The fact that some Rwandans still prefer foreign-made items also affects the business.

“Some Rwandans do not value locally-made products and prefer buying from outside the country and, yet these materials are the same as those produced in the country,” Uwizeye says.


Uwizeye notes that her efforts have inspired many youth and women to work toward becoming self-reliant.

“I am always humbled to know that I have influenced someone to start up something that they will call their own. This challenges me to work even harder and keeps me going, especially during hard times,” she says.

“For instance, my elder sister used to work in a restaurant where she was paid peanuts. But I advised her to quit the job and start a farming project.

She is now doing well and also employs other women.”

Uwiziye employs two young women at her shop, one of whom earns Rwf80,000 monthly salary and the other pockets Rwf60,000. She pays over Rwf500,000 tuition fee per semester for her master’s degree course at Jomo Kenyatta University of Science and Technology - Kigali campus.


Uwizeye advises young people to follow passion, noting that one can never go wrong doing what they love most. “This plus determination and hard work, the sky will be the limit for you,” she says. She adds that the days of women to “sit around and wait for men to provide for them is long gone. “We need to work hard and prove to everyone that we can do it,” says the Nyagatare District raised young entrepreneur.

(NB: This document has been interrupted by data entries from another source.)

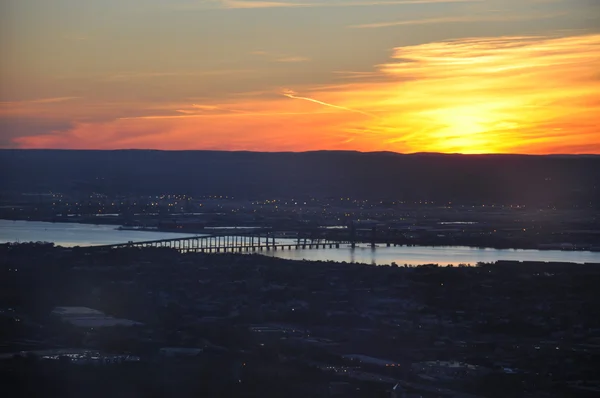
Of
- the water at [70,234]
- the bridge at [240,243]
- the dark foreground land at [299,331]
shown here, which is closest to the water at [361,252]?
the water at [70,234]

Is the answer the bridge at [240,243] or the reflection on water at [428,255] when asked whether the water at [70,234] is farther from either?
the reflection on water at [428,255]

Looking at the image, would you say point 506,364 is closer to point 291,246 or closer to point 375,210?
point 291,246

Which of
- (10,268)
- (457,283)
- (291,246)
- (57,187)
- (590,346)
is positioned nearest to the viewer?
(590,346)

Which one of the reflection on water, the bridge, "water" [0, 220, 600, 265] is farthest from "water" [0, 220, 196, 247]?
the reflection on water

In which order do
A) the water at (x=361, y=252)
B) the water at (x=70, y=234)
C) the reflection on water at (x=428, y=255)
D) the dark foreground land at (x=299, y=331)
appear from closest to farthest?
1. the dark foreground land at (x=299, y=331)
2. the reflection on water at (x=428, y=255)
3. the water at (x=361, y=252)
4. the water at (x=70, y=234)

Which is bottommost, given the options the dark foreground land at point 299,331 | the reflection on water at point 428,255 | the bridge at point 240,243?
the dark foreground land at point 299,331

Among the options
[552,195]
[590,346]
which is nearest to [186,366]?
[590,346]

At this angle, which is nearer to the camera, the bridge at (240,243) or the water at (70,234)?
the bridge at (240,243)
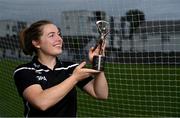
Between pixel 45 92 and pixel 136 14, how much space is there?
14.5ft

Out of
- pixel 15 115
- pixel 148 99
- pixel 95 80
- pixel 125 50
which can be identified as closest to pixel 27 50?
pixel 95 80

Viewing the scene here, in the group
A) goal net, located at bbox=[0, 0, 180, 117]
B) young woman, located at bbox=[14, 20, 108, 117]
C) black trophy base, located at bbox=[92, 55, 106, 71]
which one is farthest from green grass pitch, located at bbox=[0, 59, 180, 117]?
black trophy base, located at bbox=[92, 55, 106, 71]

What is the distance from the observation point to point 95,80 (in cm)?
246

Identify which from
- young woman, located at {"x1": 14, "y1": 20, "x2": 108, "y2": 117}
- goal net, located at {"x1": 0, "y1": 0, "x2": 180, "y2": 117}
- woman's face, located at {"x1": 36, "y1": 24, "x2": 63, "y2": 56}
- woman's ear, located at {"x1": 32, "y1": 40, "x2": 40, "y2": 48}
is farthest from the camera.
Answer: goal net, located at {"x1": 0, "y1": 0, "x2": 180, "y2": 117}

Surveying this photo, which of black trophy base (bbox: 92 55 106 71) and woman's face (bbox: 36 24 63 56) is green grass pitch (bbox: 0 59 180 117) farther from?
black trophy base (bbox: 92 55 106 71)

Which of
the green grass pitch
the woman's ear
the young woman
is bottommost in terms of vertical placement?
the green grass pitch

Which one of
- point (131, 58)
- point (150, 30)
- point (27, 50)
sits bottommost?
point (131, 58)

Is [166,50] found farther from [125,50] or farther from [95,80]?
[95,80]

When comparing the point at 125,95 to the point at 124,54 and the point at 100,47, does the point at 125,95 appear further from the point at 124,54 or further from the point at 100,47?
the point at 100,47

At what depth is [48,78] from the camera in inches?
91.3

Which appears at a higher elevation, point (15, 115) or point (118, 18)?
point (118, 18)

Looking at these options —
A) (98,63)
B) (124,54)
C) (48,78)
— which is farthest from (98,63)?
(124,54)

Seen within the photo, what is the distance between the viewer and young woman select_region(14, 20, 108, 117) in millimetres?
2123

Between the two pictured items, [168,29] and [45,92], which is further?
[168,29]
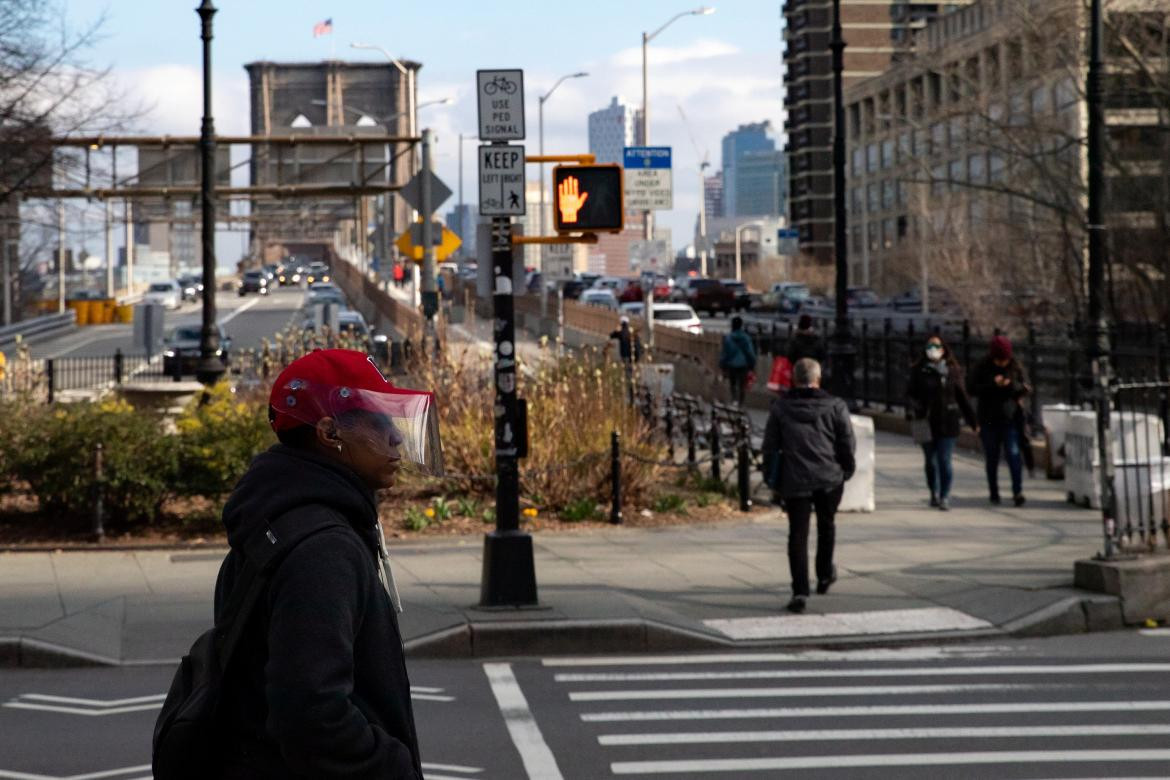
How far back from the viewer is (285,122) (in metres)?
103

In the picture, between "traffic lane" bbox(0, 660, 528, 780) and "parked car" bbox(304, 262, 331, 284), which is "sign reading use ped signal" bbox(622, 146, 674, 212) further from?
"parked car" bbox(304, 262, 331, 284)

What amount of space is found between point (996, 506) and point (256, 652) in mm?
15562

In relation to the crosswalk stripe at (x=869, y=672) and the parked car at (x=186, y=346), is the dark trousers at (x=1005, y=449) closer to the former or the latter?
the crosswalk stripe at (x=869, y=672)

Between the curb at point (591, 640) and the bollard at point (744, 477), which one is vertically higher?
the bollard at point (744, 477)

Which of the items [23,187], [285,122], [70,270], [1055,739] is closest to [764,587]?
[1055,739]

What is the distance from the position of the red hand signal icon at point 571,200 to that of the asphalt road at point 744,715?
10.7ft

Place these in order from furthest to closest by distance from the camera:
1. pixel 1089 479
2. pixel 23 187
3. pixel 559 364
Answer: pixel 23 187 < pixel 559 364 < pixel 1089 479

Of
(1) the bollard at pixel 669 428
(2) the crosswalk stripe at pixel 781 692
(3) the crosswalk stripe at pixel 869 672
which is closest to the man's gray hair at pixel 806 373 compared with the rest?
(3) the crosswalk stripe at pixel 869 672

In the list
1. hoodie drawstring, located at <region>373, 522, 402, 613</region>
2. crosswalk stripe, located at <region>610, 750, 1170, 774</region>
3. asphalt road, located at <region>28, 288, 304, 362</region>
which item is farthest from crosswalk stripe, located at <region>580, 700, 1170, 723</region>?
asphalt road, located at <region>28, 288, 304, 362</region>

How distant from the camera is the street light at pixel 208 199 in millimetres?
21656

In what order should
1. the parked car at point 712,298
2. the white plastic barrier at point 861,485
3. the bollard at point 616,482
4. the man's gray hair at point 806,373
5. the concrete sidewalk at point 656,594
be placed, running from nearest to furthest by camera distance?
the concrete sidewalk at point 656,594, the man's gray hair at point 806,373, the bollard at point 616,482, the white plastic barrier at point 861,485, the parked car at point 712,298

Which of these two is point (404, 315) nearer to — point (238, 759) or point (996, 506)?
point (996, 506)

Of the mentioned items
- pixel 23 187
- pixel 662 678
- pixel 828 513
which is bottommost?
pixel 662 678

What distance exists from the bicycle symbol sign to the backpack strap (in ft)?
27.3
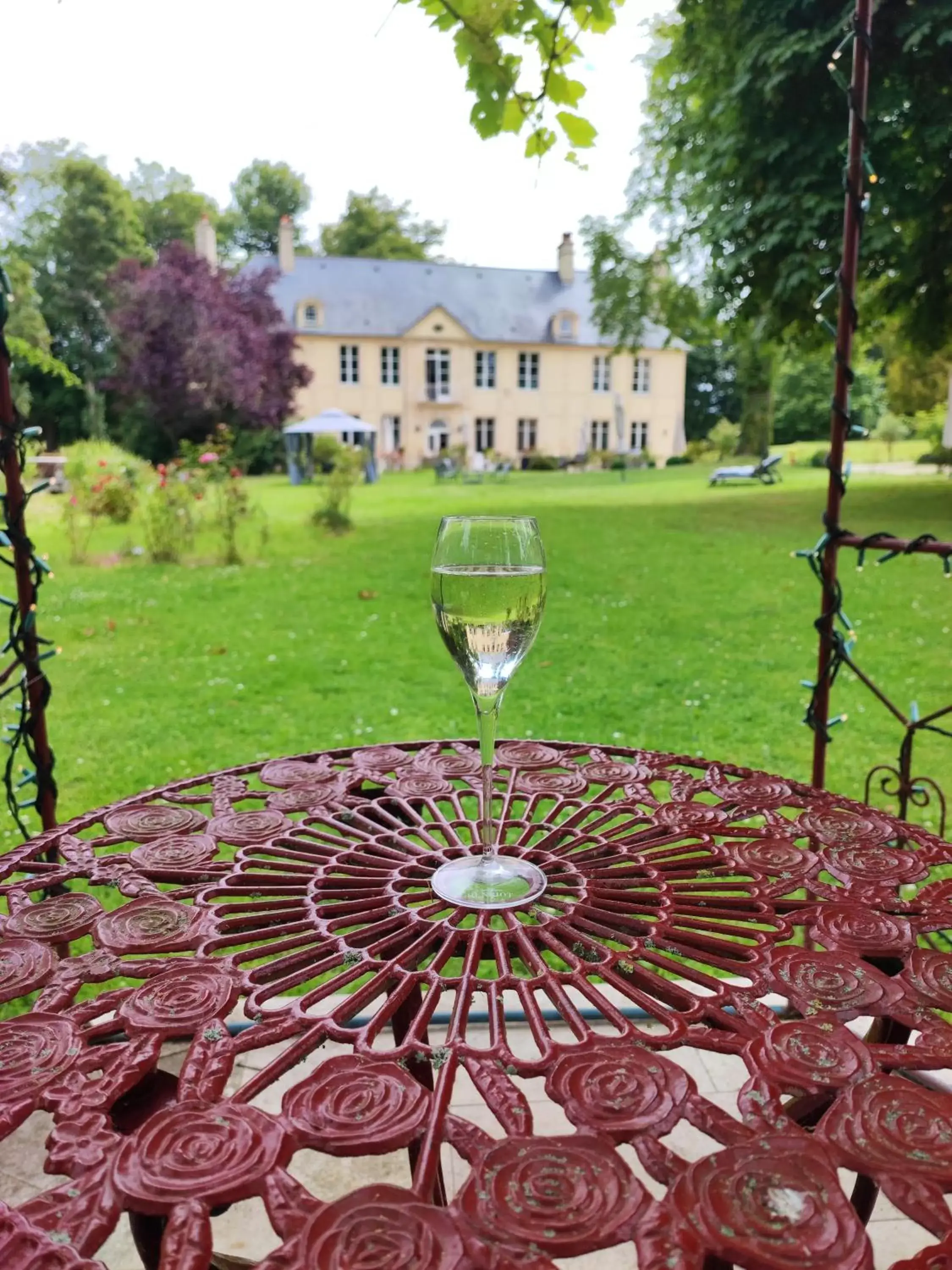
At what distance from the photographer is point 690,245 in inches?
547

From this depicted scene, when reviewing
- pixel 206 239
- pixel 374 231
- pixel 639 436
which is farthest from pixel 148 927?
pixel 374 231

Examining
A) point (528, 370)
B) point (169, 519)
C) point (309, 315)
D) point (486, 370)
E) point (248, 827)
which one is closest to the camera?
point (248, 827)

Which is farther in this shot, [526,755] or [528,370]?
[528,370]

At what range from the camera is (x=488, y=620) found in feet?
3.20

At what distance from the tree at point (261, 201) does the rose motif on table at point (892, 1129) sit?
40.0 meters

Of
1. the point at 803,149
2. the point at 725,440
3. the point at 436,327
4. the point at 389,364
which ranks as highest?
the point at 436,327

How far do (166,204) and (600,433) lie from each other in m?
17.9

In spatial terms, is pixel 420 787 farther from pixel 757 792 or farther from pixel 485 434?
pixel 485 434

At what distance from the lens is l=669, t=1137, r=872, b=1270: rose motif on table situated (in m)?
0.51

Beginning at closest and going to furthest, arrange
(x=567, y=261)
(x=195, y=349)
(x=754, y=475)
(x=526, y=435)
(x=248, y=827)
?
(x=248, y=827) < (x=754, y=475) < (x=195, y=349) < (x=567, y=261) < (x=526, y=435)

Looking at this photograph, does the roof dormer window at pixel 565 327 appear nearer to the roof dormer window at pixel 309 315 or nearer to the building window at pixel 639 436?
the building window at pixel 639 436

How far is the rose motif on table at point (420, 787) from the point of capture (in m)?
1.33

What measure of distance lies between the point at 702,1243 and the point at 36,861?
91 centimetres

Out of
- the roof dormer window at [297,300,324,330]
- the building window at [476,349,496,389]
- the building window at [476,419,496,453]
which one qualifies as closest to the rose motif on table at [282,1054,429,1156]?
the roof dormer window at [297,300,324,330]
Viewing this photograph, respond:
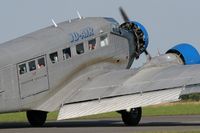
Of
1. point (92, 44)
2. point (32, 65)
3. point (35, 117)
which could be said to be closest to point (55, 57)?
point (32, 65)

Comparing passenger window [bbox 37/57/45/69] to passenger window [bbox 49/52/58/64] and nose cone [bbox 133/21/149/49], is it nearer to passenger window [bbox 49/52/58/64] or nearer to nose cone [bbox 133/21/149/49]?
passenger window [bbox 49/52/58/64]

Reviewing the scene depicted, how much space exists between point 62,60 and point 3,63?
3437 millimetres

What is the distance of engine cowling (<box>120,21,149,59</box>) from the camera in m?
36.6

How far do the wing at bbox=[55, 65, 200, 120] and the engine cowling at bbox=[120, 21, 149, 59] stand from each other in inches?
178

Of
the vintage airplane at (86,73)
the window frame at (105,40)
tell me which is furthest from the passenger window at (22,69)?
the window frame at (105,40)

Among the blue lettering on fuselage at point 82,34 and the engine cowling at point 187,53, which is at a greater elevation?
the blue lettering on fuselage at point 82,34

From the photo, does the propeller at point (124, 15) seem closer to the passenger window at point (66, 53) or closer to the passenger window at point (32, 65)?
the passenger window at point (66, 53)

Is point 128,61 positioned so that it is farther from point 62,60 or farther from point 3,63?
point 3,63

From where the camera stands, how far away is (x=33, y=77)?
30.6 meters

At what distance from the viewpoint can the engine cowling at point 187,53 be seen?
112ft
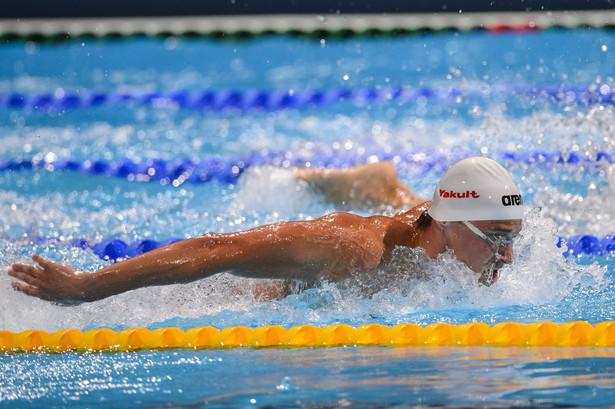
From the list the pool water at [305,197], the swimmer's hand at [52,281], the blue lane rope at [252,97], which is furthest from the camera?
the blue lane rope at [252,97]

For aspiring entrepreneurs, having a business idea and working to refine it is an essential step toward this goal.

What others say about Uwizeye

Florence Nyamwiza,
I met Uwizeye last year when I was working for a certain company in town, where I was earning peanuts. She advised me to quit the job and use my little savings to instead start fruit selling business. I followed her advice and left the job, and I am glad that it paid off as the business is running well and I have managed to set up a small fruits store which provides my daily bread.

Agnes Nyirinkwaya,
one of her employees
Apart from just offering me a job, Uwizeye inspires and encourages us to always be innovative. She also encourages us to save so that in future we also start up our own businesses, which is rare for an employer to do. Most of the time, employers will want you to work for them forever.